#### Cosa fare
Cambia "smiling face" in "grinning face" nell'elenco qui sotto e riscrivilo per intero, senza altre modifiche.

----------------

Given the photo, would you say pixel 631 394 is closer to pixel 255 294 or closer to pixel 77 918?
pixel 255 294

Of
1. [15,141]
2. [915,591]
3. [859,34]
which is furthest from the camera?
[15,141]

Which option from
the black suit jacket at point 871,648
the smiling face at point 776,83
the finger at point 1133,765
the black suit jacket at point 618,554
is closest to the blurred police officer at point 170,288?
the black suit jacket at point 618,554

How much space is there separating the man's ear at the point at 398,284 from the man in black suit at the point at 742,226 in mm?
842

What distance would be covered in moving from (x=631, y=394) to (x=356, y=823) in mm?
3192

----------------

#### Risultato completo
Given the photo, would you say pixel 631 394 is closer to pixel 255 294 or closer to pixel 77 918?
pixel 255 294

Of
1. [15,141]
2. [915,591]
3. [859,34]
which is furthest from the camera?
[15,141]

Which option from
the black suit jacket at point 871,648
the grinning face at point 776,83
the finger at point 1133,765
the black suit jacket at point 618,554
is closest to the blurred police officer at point 170,288?
the black suit jacket at point 618,554

How much space is there separating the man's ear at the point at 398,284 from the man in black suit at the point at 742,226 in mm?
842

What distance would be covered in moving from (x=631, y=394) to (x=356, y=823) in mm?
3192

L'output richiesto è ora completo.